Zara smiled at Mrs. Shivers but again received no response. She looked down and left the old woman in what she had learned from her mother was Mrs. Shivers’s usual spot. Zara’s mother was Mrs. Shivers’s neighbour at Pleasant Pastures and had told Zara her story, which she had learned through an acquaintance formed when Mrs. Shivers first arrived at the home. But the acquaintance dissolved gradually as Mrs. Shivers crept further into her mind and seemed more and more preoccupied with some thought, seemed always, sitting in a corner with a tall glass of ice and lemonade, to be trying to figure something out or to remember something with eyebrows furrowed. Sometimes at the end of the day and after a long while of thinking she seemed, slapping her hand onto her thigh, triumphant, grinning with a new-found and arduously-earned conviction in a certain idea, in the way a detective might after discovering the piece of evidence that would connect the frayed elements of the crime.
“The poor old woman,” Zara thought every time she saw Mrs. Shivers. Her husband had died of a heart attack about ten years ago and they had had no children. When she had become so ill she couldn’t take care of herself, her sister had taken her into custody and had devoted her life to caring for her. Mrs. Shivers had been left at the home by her sister about three years ago. It had only been a temporary thing, just until the sister and her husband returned from their summer tour of Europe. But their plane crashed and they did not survive, and Mrs. Shivers was left at the home – she had nowhere else to go. Zara’s mother said that Mrs. Shivers hardly ever spoke coherently anymore, and when she did it would always be about Marx. Most all the other residents left her alone, fearing her on account of her communism.

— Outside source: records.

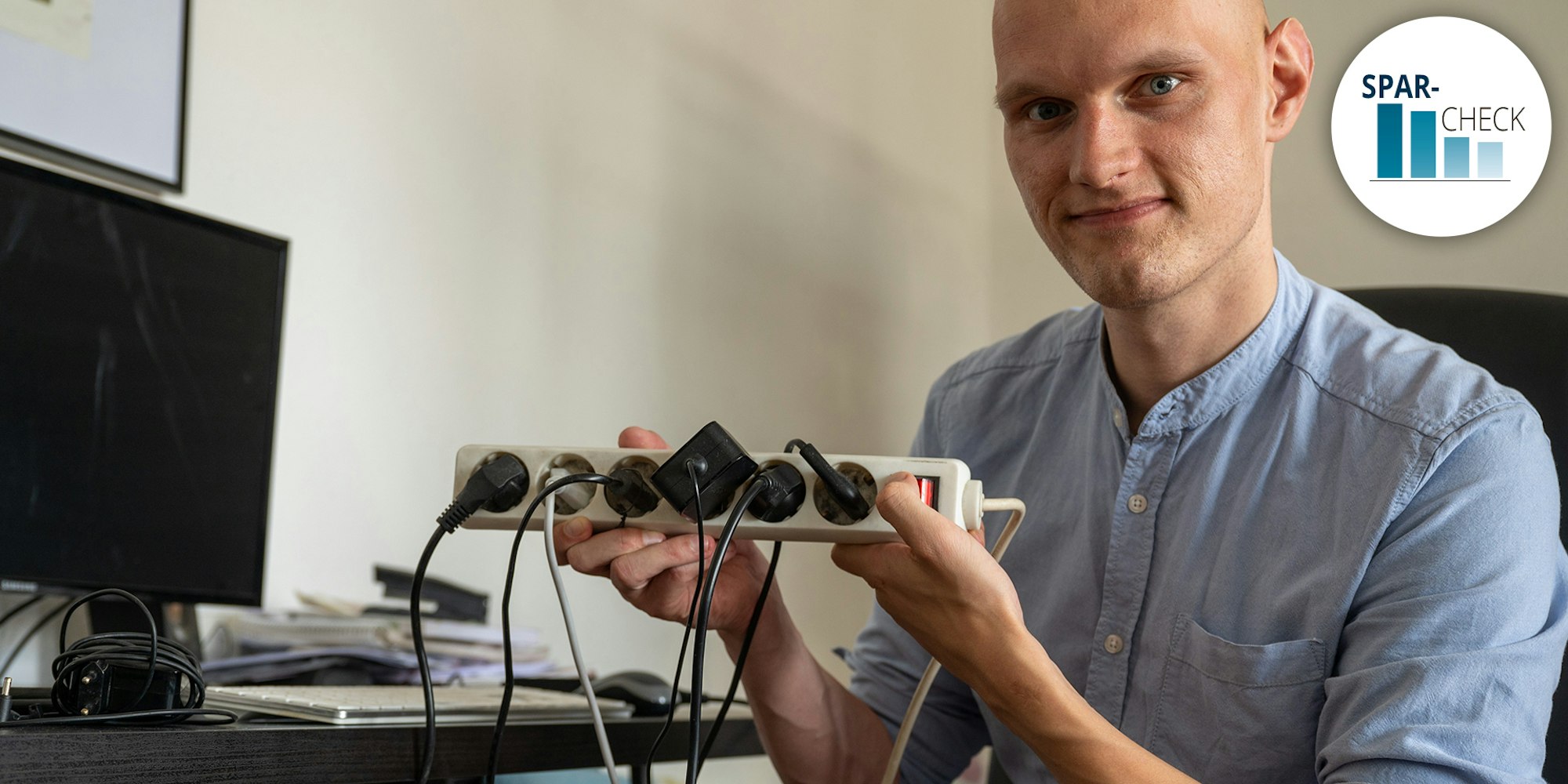 Header-Spar-Check-STROM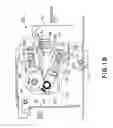 Fig. 03 - Image heating apparatus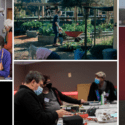 Volunteer Nelson – A Place Where Volunteering Leads To New Horizons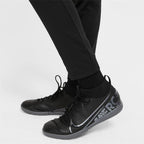 Nike Dri-FIT Academy Boys' Track Pants - Black von Nike | BYAG.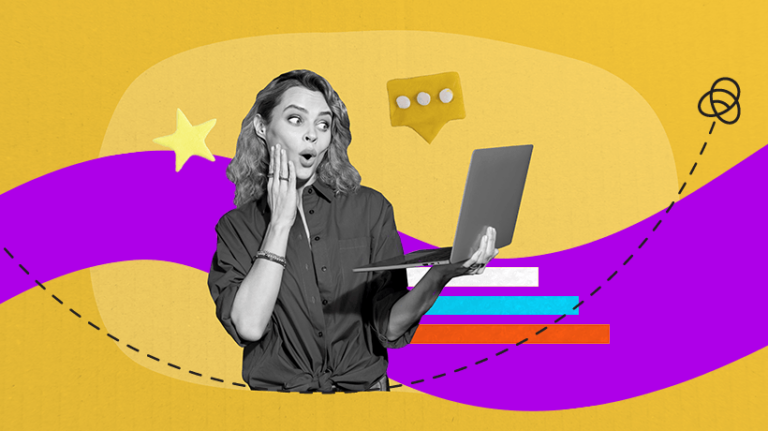 The Best Professional Networking Sites eLearning and HR Tech Leaders to Grow Their Brand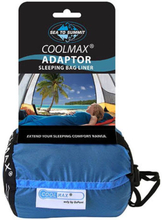 Sea To Summit Adaptor CoolMax® Liner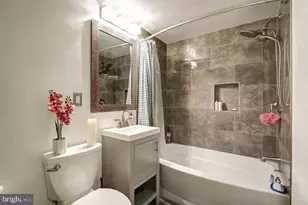 11408 Cherry Hill Rd, Beallsville, MD 20705 - Photo 5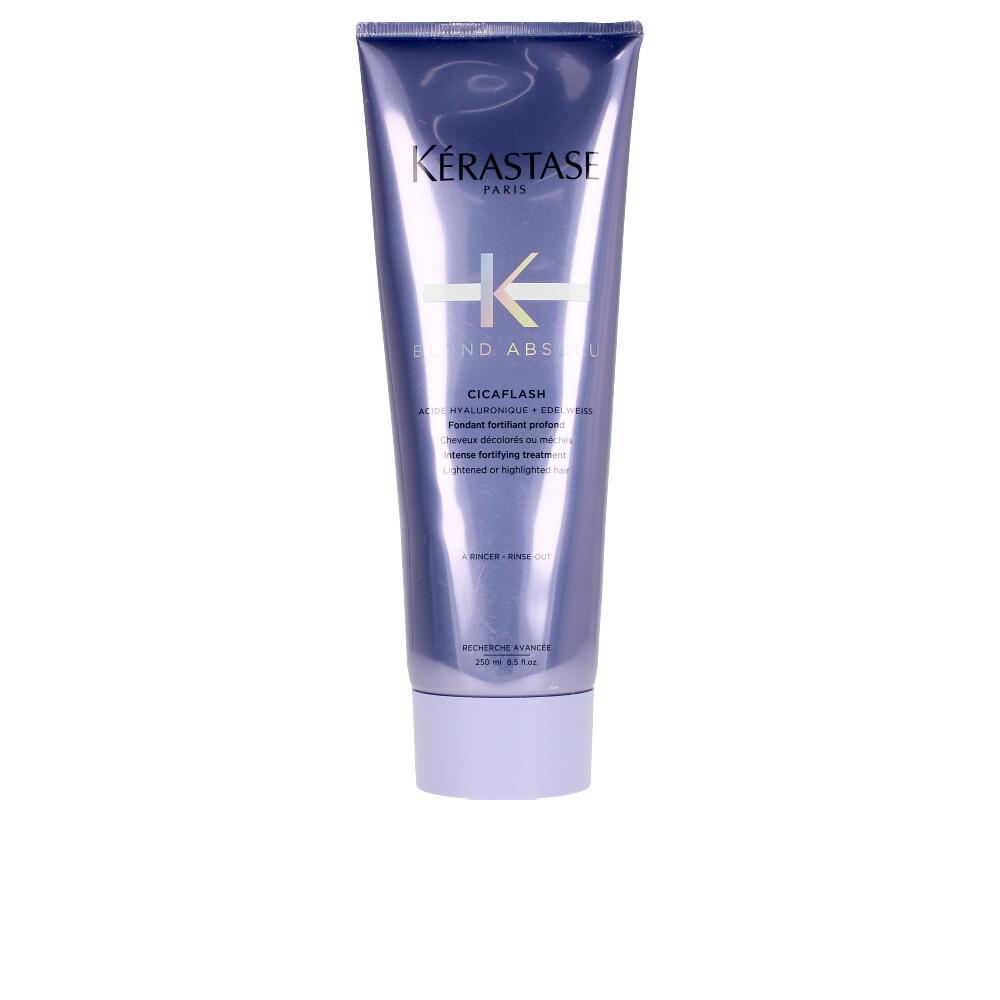 Kerastase Blond Absolu Balsamo Capelli Biondi Nourish Your Blonde Hair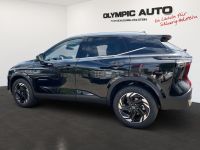 Nissan Qashqai 1.3 DIG-T MHEV Xtronic N-Connecta SH HUD - Image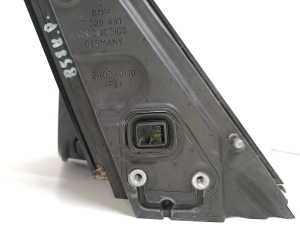 BMW 2 SERIES (F46) (2015–2026) Side mirror and its parts - 2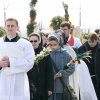 2010 - Пальмовая Нядзеля ў Гродне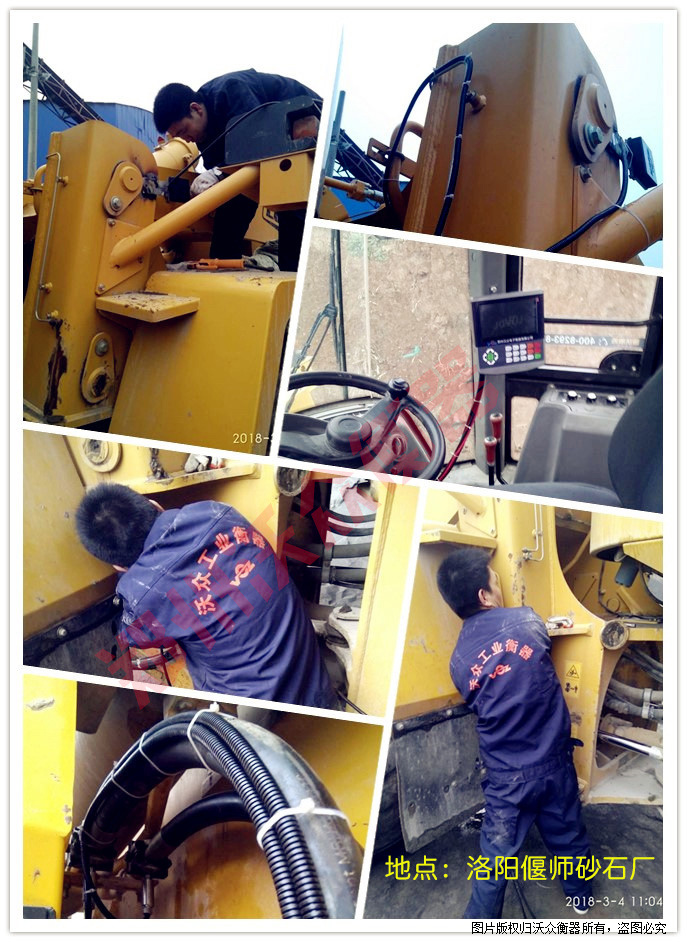 ȎfɰʯSbdC(j)ӳӰbF(xin)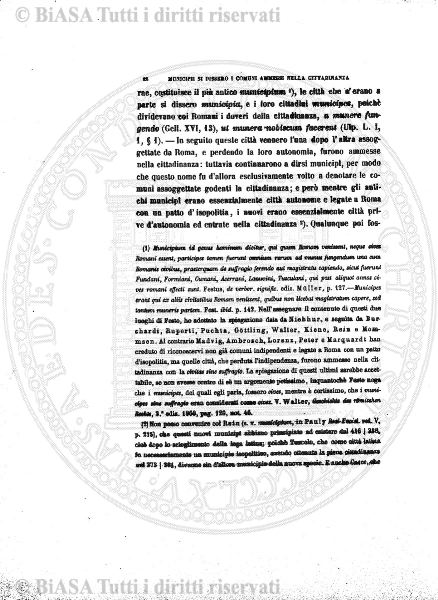 s. 3, n. 11-12 (1903) - Pagina: 69 e sommario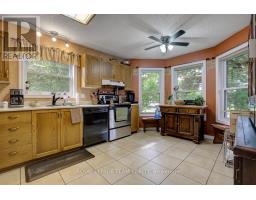110 Alfred Street, North Grenville, ON K0G1J0 Photo 14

Based off what her mother had told her, Zara felt deeply sorry for Mrs. Shivers, left all alone in the world. As she made the laborious journey down the gravel walkway that she hated no end, her eyes watering in the luminous, sizzling light of the white afternoon, she resolved that the next time she came to visit her mother she would bring some flowers for Mrs. Shivers, too. And this idea made Zara feel proud of herself.
“I bet Mrs. Shivers would like that very much,” she mused, her mind already moving on to the prospect of getting back home and to her dog Theo. “Theo would be itching for a walk,” she thought. “He’d have so much fun playing in this bright afternoon.”